In their recent study published in the journal “Energy,” IIASA researchers propose a gravitational-based storage solution that uses elevators and empty apartments in tall buildings to store energy. This idea, which the authors call “Lift Energy Storage Technology” (LEST), stores energy by lifting wet sand containers or other high-density materials, which are transported remotely in and out of an elevator with autonomous trailer devices. Elevators are already installed in high-rise buildings, which means there is no need for additional investment or space occupancy, but rather using what is already there in a different way to create additional value for the power grid and the building owner.
According to the authors, the main challenge in making a gravity energy storage solution viable is the power capacity cost. The most important benefit of LEST is that the power capacity is already installed in elevators with regenerative braking systems. There are over 18 million elevators in operation globally, and many of these spend a significant amount of time sitting still. The idea is that when the elevator is not being used to transport people, it can be used to store or generate electricity, the researchers say.

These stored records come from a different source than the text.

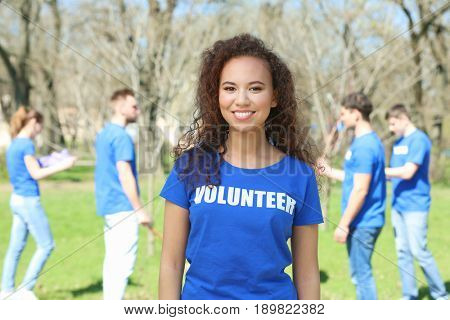 Beautiful African American volunteer outdoors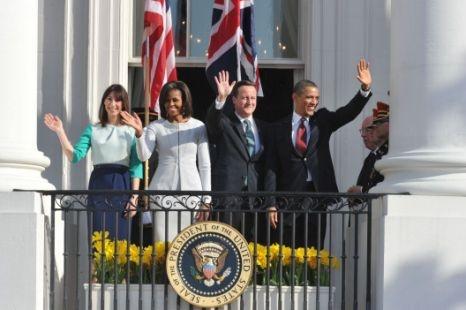 Barack Obama and David Cameron do a forthright leader-like wave. Samantha Cameron and Michelle Obama do a dainty wife-like wave.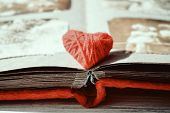 Red Thread Heart On Open Photo Album On Wooden Table Background. Vintage Book Or Photo Album With Th poster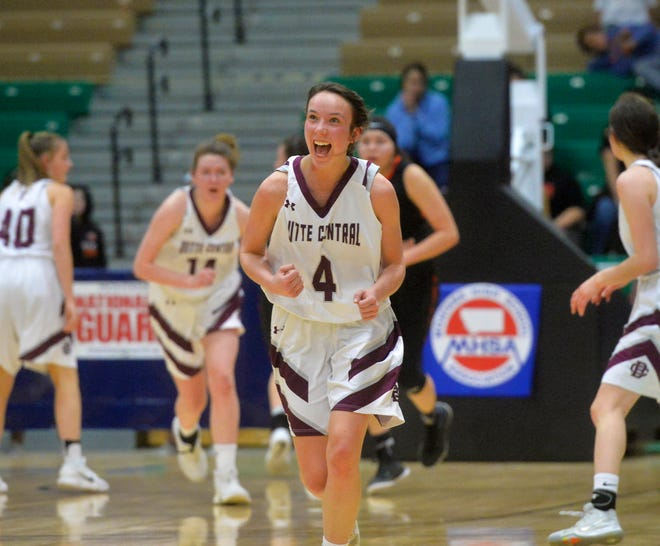 Butte Central's Kloie Thatcher celebrates a basket as she eyes the clock in the first half of the semifinal game against Hardin during the girls' Class A State Basketball Tournament at the Four Seasons Arena in Great Falls, Friday.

As with any new system, there are still a few details that need to be further refined before the system can be deployed. This includes finding room to store the weights the system relies on at the top of the building when the system is fully charged, and at the bottom of the building when the system is discharged. Empty apartments or corridors could be viable options in this regard. Another consideration is the ceiling bearing capacity of existing buildings where the system is installed, that is, the total mass that the ceiling can support without collapsing. Being able to store energy where electricity is mostly consumed, such as in cities, however, will greatly benefit the energy grid and LEST can provide affordable and decentralized ancillary services, which could, in turn, improve the power quality and overall strain on the grid in urban settings.